The code below defines a simple plant, and then a generic PID controller. I extract the poles of the closed loop transfer function and try to plot them while using manipulate to adjust the model parameters. When I manipulate only the list of points to be plotted, it works fine. But when I enclose the list in ListPlot, ListPlot does not plot them?
If someone can point out the flaw in my code I would appreciaate it greatly!

The code below has output deleted, but will execute:
 (* TF for plant *)
 plantTf = TransferFunctionModel[k/s, s]
 
 (* TF for PID controller *)
 pidTf = TransferFunctionModel[kp (1 + 1/(\[Tau]i s) + \[Tau]d s), s]
 
 (* TF for closed loop system *)
 closedLoopTf = SystemsModelFeedbackConnect[plantTf, pidTf]
 
(* poles of the closed loop system in symbolic form *)
closedLoopPoles = TransferFunctionPoles[closedLoopTf][[1, 1]]

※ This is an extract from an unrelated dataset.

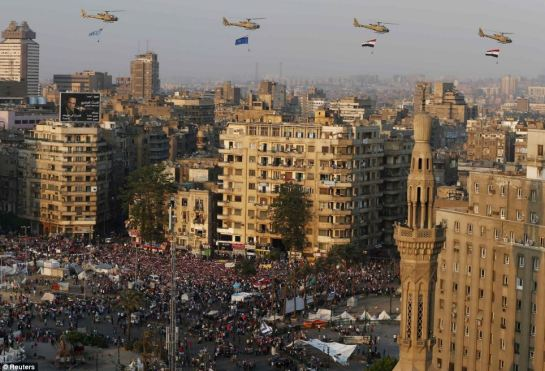 Skyline: A helicopter fly-past over protesters against ousted Egyptian President Mohamed Mursi, in Tahrir Square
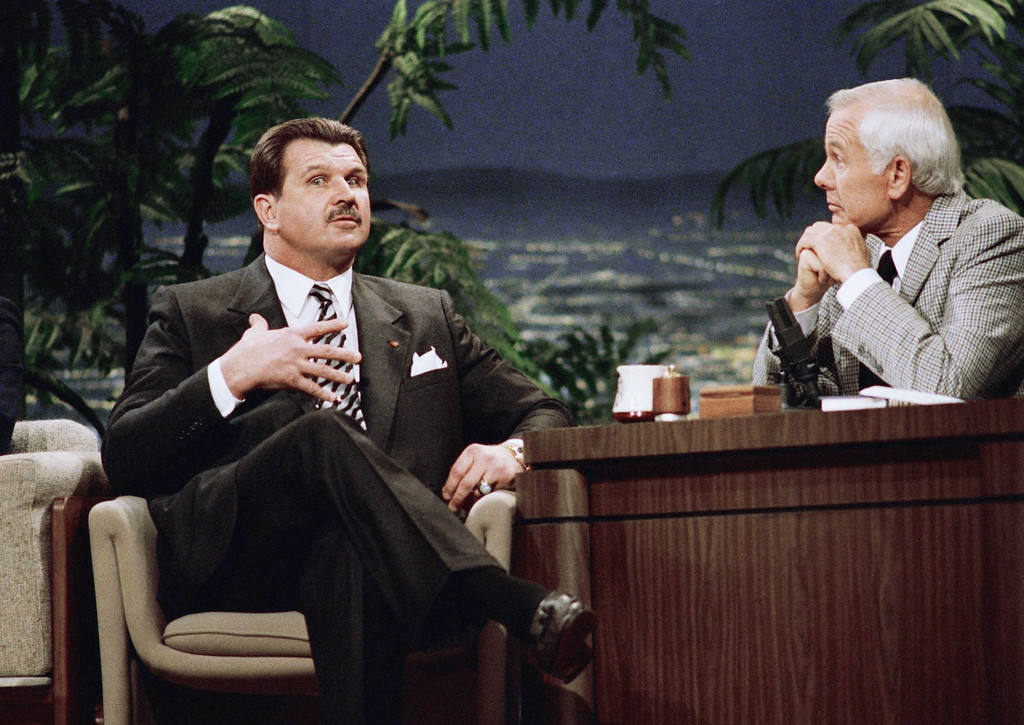 . Chicago Bears football coach Mike Ditka gestures as talk show host Johnny Carson listens during taping of �The Tonight Show Starring Johnny Carson,� in Burbank, Calif., Jan. 20, 1987. Ditka said he would re-evaluate his situation with the Bears at the end of next season. (AP Photo/Mark Avery)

(* convret complex number to a vector *)
complexPair[z_] := {Re[z], Im[z]}
(* Manipulate can create a list of the poles *)
Manipulate[
complexPair /@ closedLoopPoles // Evaluate,
{k, 1, 10}, {kp, 1, 10}, {\[Tau]i, 1, 10}, {\[Tau]d, 1, 10}]

This works fine. The image below is from one setting of parameters:
(* but when ListPlot plots them, they don't plot *)
Manipulate[
ListPlot[complexPair /@ closedLoopPoles // Evaluate],
{k, 1, 10}, {kp, 1, 10}, {\[Tau]i, 1, 10}, {\[Tau]d, 1, 10}]

But that did not work. No points get plotted:
POSTED BY: David Keith
9 Replies
David; in the example you show
Manipulate[Plot[Sin[x (1 + a x)], {x, 0, 6}], {a, 0, 2}]
The manipulate expression is anything between the start of Manipulate the first ",", i..e this

Manipulate[  expression,   controlVariables, Initialization :> ()]

In your case, it is:

Plot[Sin[x (1 + a x)], {x, 0, 6}]
Hence, the dependent variable, which is "a"  is visible to Manipulate. i.e. Manipulate "sees" that there is a dependent variable (symbol) in its expression which needs to be tracked by the change in the slider.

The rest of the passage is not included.